«Империя падет, — писал Мустафа Али (1541–1600), — когда наши потомки скажут: „Закон — это то, что угодно нам“.» Но на самом деле империя, с грехом пополам залатывая пробоины и заделывая бреши, дожила до того времени, когда западные путешественники не то что перестали восхищаться системой османского государства, а стремились удивить своих читателей, обнаружив в этом государстве хоть какие-то признаки системы. Впрочем, среди гостей с Запада было и несколько романтиков, полагавших, что беспорядочное и случайное насилие Османской империи, пусть и прискорбное само по себе, уравновешивается столь же беспорядочными проявлениями благородства и мудрости. Уркварт, много путешествовавший по Албании в 1830-е годы, пришел к убеждению, что гибкость османских законов предпочтительнее, чем положение дел на Западе, где безжалостная жестокость и мерзости промышленной революции находили в законе полную поддержку.

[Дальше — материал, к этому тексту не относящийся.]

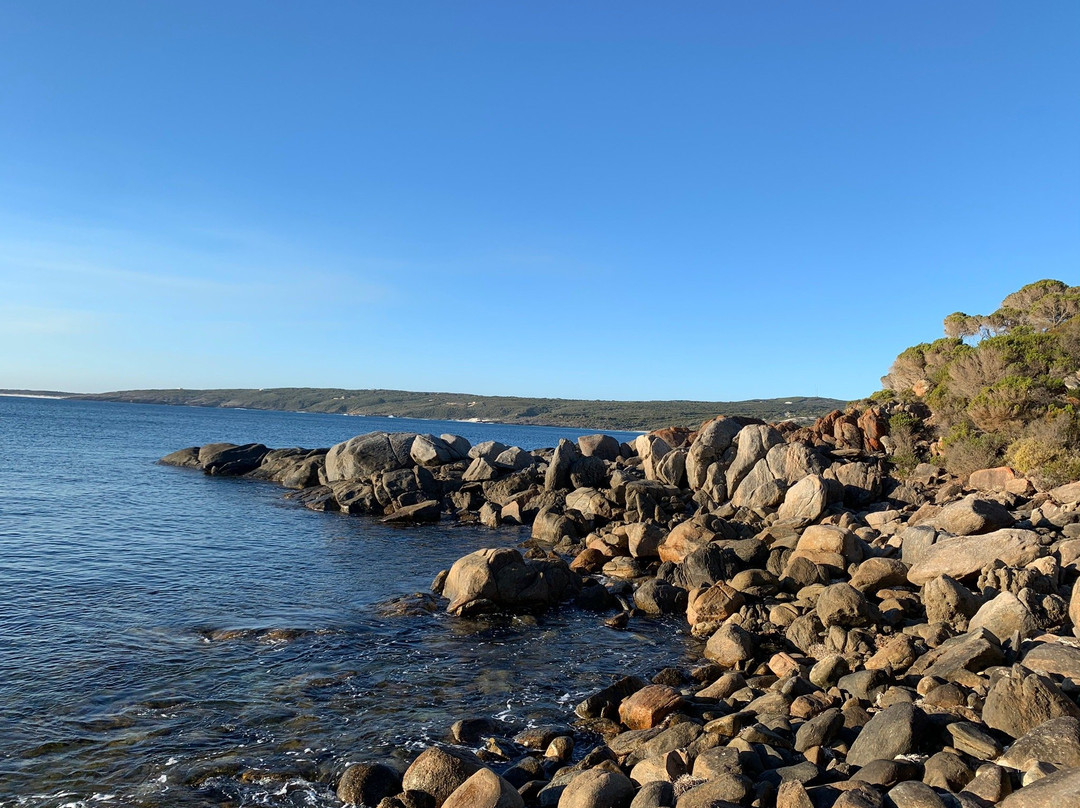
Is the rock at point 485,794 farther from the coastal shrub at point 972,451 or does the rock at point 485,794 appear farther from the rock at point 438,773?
the coastal shrub at point 972,451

Он считал, что личностная природа власти автоматически обеспечивает империи необходимую систему сдержек и противовесов, а также способствует постоянному диалогу между теми, кто этой властью обладает. Размышляя о той детской беспечности, с которой вожаки восстаний стремились к своему неизбежному концу, Уркварт пришел к выводу, что восстания здесь начинаются с человека, а не с идеи, и что предательство каждого из вожаков есть «следствие той же самой отваги и решительности, на которых единственно зиждется их авторитет». По любому поводу велись переговоры и обсуждения; жалобы и претензии внимательно выслушивались, после чего всякий раз находилось решение, устраивающее обе стороны. До чего же это лучше, думал Уркварт, чем слепое неправосудие, ежедневно осуществляемое по отношению к его собственным соотечественникам равнодушной и безжалостной системой!
Османы полагали, что раз уж все люди несовершенны, то лучше, чтобы власть принадлежала тем, у кого во всем, что происходит вокруг, есть свой денежный интерес. Чиновник, продающий должности, плут-откупщик или просто «предсказуемый» судья,[75] очевидно, уже успели нагреть руки, и для того, чтобы на них можно было положиться, достаточно небольшой, вполне разумной суммы. А вот люди, открыто объявляющие о своей честности, решительно у всех вызывали страх. Некоторое время они действительно держались неприступно, из-за чего отправление правосудия задерживалось и все дела стояли, — но всем было известно, что от решимости праведника не останется и следа, как только он получит жалованье — и тогда берегись: он рьяно возьмется наверстывать упущенное.
22
Иллюзия
Наверное, термин «упадок» не совсем подходит для описания ситуации в Османской империи той эпохи. Старая система пережила потрясения начала XVII века и вышла из них более сложной и дробной, лишенной цели, заурядной — и более современной. Войско сипахи разложилось во многом потому, что чем дальше, тем большую роль в экономике начинали играть деньги. Власть в провинциях все крепче держала в своих руках местная знать, гораздо лучше знакомая с положением дел в конкретном районе, чем центральное правительство, и любезно избавляющая последнее от необходимости принимать решения по любому поводу. Правящие круги были разбиты на группировки, вызывающие тем больше ненависти у проигравших, чем больший успех им сопутствовал; но протекция в Османской империи, как и везде, была разновидностью меритократии: человек, отправивший ко двору способного десятилетнего мальчика, будущего великого визиря (1706–1710) Чорлулу Али-пашу, сделал это для того, чтобы расширить свои связи и, «будучи его покровителем, когда-нибудь получить от этого выгоду». Писари XVIII века писали на худшей бумаге, чем их коллеги, жившие столетием раньше, но записи их были более точны и подробны. Люди пера, похоже, перенимали эстафету у людей меча — как это, собственно, происходило во всех крупных европейских государствах.
Мир менялся, уходя от средневекового натурального хозяйства и вступая в новую, более беспокойную и гибкую эпоху — и проигрывали от этого одни лишь крестьяне, где бы они ни жили. В Османской империи они испытывали на себе давление растущего класса земельных магнатов, которые объединяли мелкие крестьянские наделы в латифундии, и крупных скотовладельцев, которые прогоняли крестьян с земли угрозами и действием (например, перекрывая доступ к воде); кроме того, накалялись отношения между крестьянами и кочевниками, которые все активнее проникали в оседлые районы, где земледелие находилось в упадке.
В структуре общества появлялись новые элементы, нарушавшие былую простоту, когда по одну сторону были османы, по другую — райя, а между ними — тонкая прослойка исламского духовенства и торговцев. Однако общество, которое могло вместить в себя безземельных издольщиков, ростовщиков, местных шишек, вольных ремесленников и династии на каждом уровне власти, было намного ближе к тому обществу, которое возникло и развивалось в Европе.